▸ **Job A**: From the records further down, pull out every line that contains the string "beneath" and reproduce each of those lines in full.

This Section is not intended to affect ownership or affiliate
interests that arise following the sixth anniversary of the
issuance of the qualified equity investment.
 
    (20 ILCS 663/50)
    Sec. 50. Sunset. For fiscal years following fiscal year
2021 2017, qualified equity investments shall not be made under
this Act unless reauthorization is made pursuant to this
Section. For all fiscal years following fiscal year 2021 2017,
unless the General Assembly adopts a joint resolution granting
authority to the Department to approve qualified equity
investments for the Illinois new markets development program
and clearly describing the amount of tax credits available for
the next fiscal year, or otherwise complies with the provisions
of this Section, no qualified equity investments may be
permitted to be made under this Act. The amount of available
tax credits contained in such a resolution shall not exceed the
limitation provided under Section 20. Nothing in this Section
precludes a taxpayer who makes a qualified equity investment
prior to the expiration of authority to make qualified equity
investments from claiming tax credits relating to that
qualified equity investment for each applicable credit
allowance date.
(Source: P.A. 97-636, eff. 6-1-12.)
 
    (20 ILCS 663/55 new)

▸ **Job B**: Retype the passage of the statute excerpt above between "This Section is" and "(20 ILCS 663/50)", inclusive.

▸ **Provided material**:
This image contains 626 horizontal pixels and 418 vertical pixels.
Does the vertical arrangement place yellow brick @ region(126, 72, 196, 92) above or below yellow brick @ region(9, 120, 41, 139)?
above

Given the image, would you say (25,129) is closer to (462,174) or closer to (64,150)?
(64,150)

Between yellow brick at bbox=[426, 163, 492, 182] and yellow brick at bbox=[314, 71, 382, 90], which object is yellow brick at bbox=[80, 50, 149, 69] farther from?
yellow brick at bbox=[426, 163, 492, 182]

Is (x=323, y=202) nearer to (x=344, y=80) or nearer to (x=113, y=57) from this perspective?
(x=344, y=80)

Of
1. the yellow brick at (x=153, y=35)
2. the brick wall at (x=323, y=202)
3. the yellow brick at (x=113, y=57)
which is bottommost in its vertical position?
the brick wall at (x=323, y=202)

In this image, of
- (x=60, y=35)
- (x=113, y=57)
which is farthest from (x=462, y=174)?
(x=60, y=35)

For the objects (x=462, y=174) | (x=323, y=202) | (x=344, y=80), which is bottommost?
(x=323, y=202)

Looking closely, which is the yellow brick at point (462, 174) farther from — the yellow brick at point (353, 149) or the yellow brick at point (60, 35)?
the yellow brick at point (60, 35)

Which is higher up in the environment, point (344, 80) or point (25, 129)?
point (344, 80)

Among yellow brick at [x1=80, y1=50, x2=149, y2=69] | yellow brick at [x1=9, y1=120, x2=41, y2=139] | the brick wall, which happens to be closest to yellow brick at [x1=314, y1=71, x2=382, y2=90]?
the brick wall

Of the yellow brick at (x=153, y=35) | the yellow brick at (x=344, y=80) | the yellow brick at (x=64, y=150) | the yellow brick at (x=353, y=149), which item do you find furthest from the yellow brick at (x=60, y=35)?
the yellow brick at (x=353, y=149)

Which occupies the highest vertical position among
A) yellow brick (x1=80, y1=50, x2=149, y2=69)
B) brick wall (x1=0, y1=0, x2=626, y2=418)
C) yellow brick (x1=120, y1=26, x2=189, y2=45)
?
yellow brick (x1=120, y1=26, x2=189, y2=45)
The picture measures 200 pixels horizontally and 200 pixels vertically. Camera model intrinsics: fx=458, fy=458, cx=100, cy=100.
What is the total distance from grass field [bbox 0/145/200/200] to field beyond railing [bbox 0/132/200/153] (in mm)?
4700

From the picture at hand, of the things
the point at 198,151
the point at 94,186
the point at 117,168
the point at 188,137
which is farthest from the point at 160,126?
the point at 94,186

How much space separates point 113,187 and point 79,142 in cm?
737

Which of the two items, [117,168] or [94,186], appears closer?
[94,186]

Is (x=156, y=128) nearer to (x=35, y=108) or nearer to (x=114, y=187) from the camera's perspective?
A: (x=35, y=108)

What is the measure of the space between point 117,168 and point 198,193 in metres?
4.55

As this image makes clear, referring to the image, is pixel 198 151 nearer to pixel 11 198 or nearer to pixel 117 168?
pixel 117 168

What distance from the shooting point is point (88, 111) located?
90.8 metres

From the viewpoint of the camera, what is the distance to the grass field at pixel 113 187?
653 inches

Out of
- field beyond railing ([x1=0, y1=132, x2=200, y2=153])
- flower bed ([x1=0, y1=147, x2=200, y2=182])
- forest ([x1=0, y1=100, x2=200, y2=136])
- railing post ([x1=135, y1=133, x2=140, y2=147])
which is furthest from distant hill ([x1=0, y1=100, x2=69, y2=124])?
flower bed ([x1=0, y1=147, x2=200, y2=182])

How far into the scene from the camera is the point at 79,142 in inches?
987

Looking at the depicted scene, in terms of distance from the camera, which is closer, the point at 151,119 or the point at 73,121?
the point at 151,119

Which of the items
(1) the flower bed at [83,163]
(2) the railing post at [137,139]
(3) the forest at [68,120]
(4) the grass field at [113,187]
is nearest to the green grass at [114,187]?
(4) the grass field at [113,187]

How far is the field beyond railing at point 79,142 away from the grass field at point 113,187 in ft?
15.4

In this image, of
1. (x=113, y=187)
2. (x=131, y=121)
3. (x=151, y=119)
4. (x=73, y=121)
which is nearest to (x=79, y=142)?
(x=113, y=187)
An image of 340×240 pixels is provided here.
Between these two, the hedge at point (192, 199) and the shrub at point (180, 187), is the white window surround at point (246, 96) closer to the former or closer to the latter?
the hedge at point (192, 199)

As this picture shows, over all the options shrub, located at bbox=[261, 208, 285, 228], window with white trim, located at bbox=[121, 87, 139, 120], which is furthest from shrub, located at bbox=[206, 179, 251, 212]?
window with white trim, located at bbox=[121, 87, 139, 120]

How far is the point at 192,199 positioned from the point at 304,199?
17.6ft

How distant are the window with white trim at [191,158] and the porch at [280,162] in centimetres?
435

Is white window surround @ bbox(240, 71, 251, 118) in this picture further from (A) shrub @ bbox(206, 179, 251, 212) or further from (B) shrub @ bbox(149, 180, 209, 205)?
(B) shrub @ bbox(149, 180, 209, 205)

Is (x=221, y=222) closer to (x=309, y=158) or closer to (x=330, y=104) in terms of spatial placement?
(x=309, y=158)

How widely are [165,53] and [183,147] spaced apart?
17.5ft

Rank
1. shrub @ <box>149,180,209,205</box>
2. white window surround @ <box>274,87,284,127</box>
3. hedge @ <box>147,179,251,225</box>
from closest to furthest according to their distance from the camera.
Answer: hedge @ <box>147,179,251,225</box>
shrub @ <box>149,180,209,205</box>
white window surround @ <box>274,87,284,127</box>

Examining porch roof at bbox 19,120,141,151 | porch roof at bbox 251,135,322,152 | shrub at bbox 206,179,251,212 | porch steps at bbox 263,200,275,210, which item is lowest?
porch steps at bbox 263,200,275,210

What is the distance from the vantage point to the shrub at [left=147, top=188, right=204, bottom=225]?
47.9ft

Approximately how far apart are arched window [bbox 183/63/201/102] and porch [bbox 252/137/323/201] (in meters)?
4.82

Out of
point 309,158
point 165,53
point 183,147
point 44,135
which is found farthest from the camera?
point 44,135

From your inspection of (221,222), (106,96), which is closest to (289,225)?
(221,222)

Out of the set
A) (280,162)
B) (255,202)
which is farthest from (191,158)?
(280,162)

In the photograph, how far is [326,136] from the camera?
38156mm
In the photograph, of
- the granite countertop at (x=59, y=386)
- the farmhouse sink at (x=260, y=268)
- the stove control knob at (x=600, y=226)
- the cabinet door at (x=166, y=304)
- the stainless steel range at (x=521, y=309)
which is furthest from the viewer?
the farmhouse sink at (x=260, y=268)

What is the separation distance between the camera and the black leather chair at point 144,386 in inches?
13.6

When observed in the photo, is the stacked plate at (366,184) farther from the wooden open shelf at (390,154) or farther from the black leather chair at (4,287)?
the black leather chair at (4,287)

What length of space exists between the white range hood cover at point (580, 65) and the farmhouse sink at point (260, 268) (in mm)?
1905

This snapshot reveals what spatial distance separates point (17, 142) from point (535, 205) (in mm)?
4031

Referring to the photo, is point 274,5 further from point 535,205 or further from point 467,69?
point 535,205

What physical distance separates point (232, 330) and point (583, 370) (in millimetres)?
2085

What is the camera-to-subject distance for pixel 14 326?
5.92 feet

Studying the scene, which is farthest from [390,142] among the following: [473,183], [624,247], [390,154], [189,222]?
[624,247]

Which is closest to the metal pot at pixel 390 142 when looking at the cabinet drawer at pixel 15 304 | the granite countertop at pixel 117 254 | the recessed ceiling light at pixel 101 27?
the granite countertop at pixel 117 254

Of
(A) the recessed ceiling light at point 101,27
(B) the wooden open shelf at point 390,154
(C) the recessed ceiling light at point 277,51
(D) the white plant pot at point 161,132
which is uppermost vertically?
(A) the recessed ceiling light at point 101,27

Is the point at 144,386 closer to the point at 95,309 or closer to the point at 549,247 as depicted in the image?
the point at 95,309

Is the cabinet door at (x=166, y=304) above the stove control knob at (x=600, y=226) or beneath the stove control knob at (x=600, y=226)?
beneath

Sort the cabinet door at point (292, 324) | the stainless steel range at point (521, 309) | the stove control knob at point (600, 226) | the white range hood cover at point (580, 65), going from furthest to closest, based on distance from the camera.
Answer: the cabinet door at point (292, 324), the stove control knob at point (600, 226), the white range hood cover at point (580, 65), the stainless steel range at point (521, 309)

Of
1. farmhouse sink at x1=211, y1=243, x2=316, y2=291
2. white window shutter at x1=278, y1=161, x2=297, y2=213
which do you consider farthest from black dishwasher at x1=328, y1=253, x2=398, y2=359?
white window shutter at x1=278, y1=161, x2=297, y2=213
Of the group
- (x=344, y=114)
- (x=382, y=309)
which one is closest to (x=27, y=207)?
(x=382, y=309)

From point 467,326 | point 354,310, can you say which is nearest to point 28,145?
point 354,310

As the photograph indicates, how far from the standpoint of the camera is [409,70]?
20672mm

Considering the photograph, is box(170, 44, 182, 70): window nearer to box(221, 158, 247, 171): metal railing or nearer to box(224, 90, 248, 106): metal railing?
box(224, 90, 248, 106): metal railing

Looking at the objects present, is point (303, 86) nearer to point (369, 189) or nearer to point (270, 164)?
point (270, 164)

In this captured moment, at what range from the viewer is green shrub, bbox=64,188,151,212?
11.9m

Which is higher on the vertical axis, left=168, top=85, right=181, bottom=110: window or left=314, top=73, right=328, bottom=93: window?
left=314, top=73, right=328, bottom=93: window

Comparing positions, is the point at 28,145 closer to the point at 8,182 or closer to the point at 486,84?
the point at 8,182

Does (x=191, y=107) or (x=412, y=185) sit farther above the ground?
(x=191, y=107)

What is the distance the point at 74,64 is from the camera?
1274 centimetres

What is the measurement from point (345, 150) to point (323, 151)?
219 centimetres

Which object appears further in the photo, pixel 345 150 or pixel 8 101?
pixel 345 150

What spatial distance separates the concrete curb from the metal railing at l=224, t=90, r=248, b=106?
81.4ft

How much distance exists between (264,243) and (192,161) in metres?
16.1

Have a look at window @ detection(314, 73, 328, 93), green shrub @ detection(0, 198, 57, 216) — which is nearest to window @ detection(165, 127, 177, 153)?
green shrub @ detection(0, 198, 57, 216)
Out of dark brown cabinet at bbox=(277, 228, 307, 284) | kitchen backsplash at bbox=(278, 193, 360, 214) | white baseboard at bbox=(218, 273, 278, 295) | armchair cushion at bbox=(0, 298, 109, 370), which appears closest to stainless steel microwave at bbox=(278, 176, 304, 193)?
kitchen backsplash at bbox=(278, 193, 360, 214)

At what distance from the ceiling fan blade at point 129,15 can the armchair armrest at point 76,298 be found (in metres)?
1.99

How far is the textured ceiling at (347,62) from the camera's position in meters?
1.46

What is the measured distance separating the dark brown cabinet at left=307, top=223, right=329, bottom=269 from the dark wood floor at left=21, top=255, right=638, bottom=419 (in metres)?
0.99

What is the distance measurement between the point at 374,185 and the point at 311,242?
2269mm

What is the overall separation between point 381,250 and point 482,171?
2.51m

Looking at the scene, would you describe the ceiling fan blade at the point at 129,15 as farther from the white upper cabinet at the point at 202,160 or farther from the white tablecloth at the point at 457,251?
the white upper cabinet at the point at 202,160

▸ **Worked answer A**:
Is the cabinet door at (x=166, y=304) above the stove control knob at (x=600, y=226) or beneath the stove control knob at (x=600, y=226)?
beneath

▸ **Worked answer B**:
This Section is not intended to affect ownership or affiliate
interests that arise following the sixth anniversary of the
issuance of the qualified equity investment.
 
    (20 ILCS 663/50)